▸ Text segment
- - -
David Weeks (born October 30, 1968) is an American designer of lighting, furniture, and household products.

Early life
Originally from Athens, Georgia, Weeks studied painting and sculpture at the Rhode Island School of Design, where he earned a BFA. He went on to work in the Manhattan studio of Ted Muehling before founding David Weeks Studio. Weeks was an adjunct professor at Parsons School of Design from 1998-2006, and in 2002 a visiting critic at Yale.

David Weeks Studio
Weeks founded New York-based David Weeks Studio in 1996. The studio produces lighting and furniture for commercial and residential uses; its recent product lines include: Sculpt, an upholstered collection; Sarus, a lighting collection for Ralph Pucci; updated Semana chairs for Habitat UK; and new consumer products for Areaware and Kikkerland.

The Studio also creates custom lighting, furniture, sculpture, and interiors. Commissioned projects include Barneys New York, Kate Spade, Saks Fifth Avenue, MGM Grand Las Vegas, Hard Rock Hotel Las Vegas, and Bliss Spa.

David Weeks Studio lighting is featured in the apartment of Serena van der Woodsen, a character in the TV series Gossip Girl, and in the 2007 film Interview.
- - -
▸ Raw data
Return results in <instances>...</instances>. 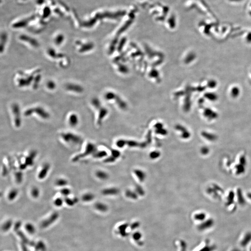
- - -
▸ Direction
Return the passage of the David Weeks text from "The Studio also" up to and including "2007 film Interview.", copied word for word.

▸ Exercise response
The Studio also creates custom lighting, furniture, sculpture, and interiors. Commissioned projects include Barneys New York, Kate Spade, Saks Fifth Avenue, MGM Grand Las Vegas, Hard Rock Hotel Las Vegas, and Bliss Spa.

David Weeks Studio lighting is featured in the apartment of Serena van der Woodsen, a character in the TV series Gossip Girl, and in the 2007 film Interview.